Step 3d: Next, some math actions are used to increment the loop and batch count variables by one, for the next iteration. The varOutputData variable is logged into the workflow history.

Step 4: Finally, we call a Webservice to create a CSV file in a named document library, format dates into strings and merge the varOutputData variable into the CSV, before attaching it to an email, sent to the finance team.

So, this is how I get the desired data from the SharePoint list, set each affected items as “extracted” together with run date, and then send the resulting CSV data in an email.

The Problem

However, there are actually two problems. One is the time taken to complete, the other is the unexpected workflow terminations.
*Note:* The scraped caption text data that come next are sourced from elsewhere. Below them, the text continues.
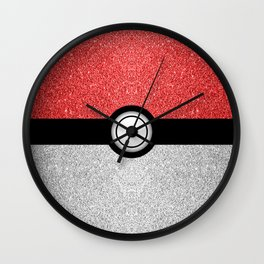 Sparkly red and silver sparkles poke ball Wall Clock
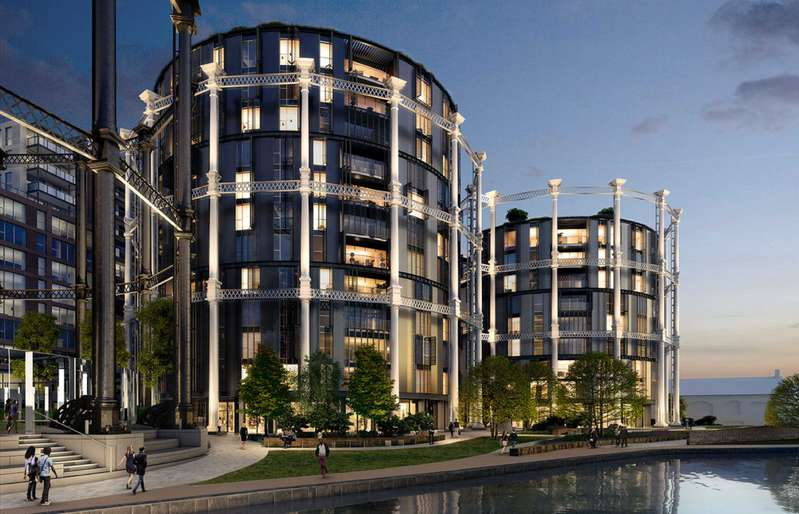 2 Bedrooms Apartment Flat for sale in Gasholders, 1 Lewis Cubitt Square, Kings Cross, London, N1C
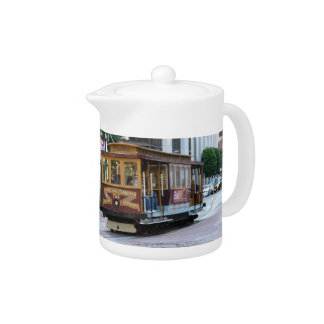 San Francisco Cable Car Teapot
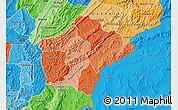 Political Shades Map of Ruyigi
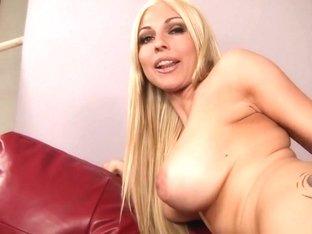 Best pornstar Christie Stevens in crazy handjob, big tits sex scene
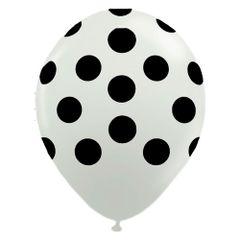 balao-branco-preto-balloontech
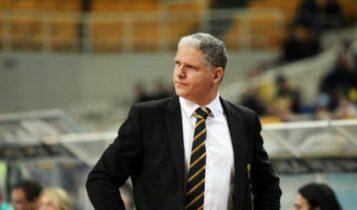 Μανωλόπουλος: «Η άμυνά μας θα πρέπει να είναι πολύ καλή και θα προσαρμοστεί στα χαρακτηριστικά των αντιπάλων»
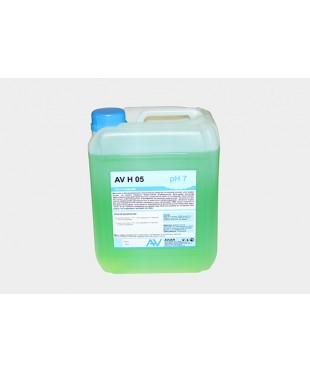Очиститель сильных загрязнений AV Н 05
  1. For a month containing a target group of 250 list items, the workflow will run for anything up to 8 hours to complete. It is related to the fact that 2 list columns are being written to (Boolean flag and the date). I guess this is just down to the latency incurred when two Cloud based entities are communicating, authenticating and then verifying each list update. I am still looking for a solution to this problem.
  2. I recently had a month that contained just shy of 1800 items in the target range. I ran the workflow in smaller date chunks to try and circumvent any runtime issues. The first run was against 150 items, and that ran through in about 2 hours. The next two runs were for 120 and 95 items. These also completed. On the fourth run, there were 254 items. That ran for about 5 hours and then terminated. There was nothing at all in the history, just terminated. Looking at the history, my log of the output data showed about 98 rows and  “truncated” at its end - not the full history. I had to abandon the run and reset the list items that had half completed. I tried again with only 150 items in range and it worked. I had two instances of terminations in a total of 23 workflow run attempts before I got all the data I needed. In all, it took nearly 2 days, which is insane.

The Plea

What am I doing wrong? Is there a better and more resilient way of handling lists with 1000s of rows? I full accept that my workflow may not be designed in the most efficient way, but I cannot believe that it is normal for such a workflow to take so long to complete.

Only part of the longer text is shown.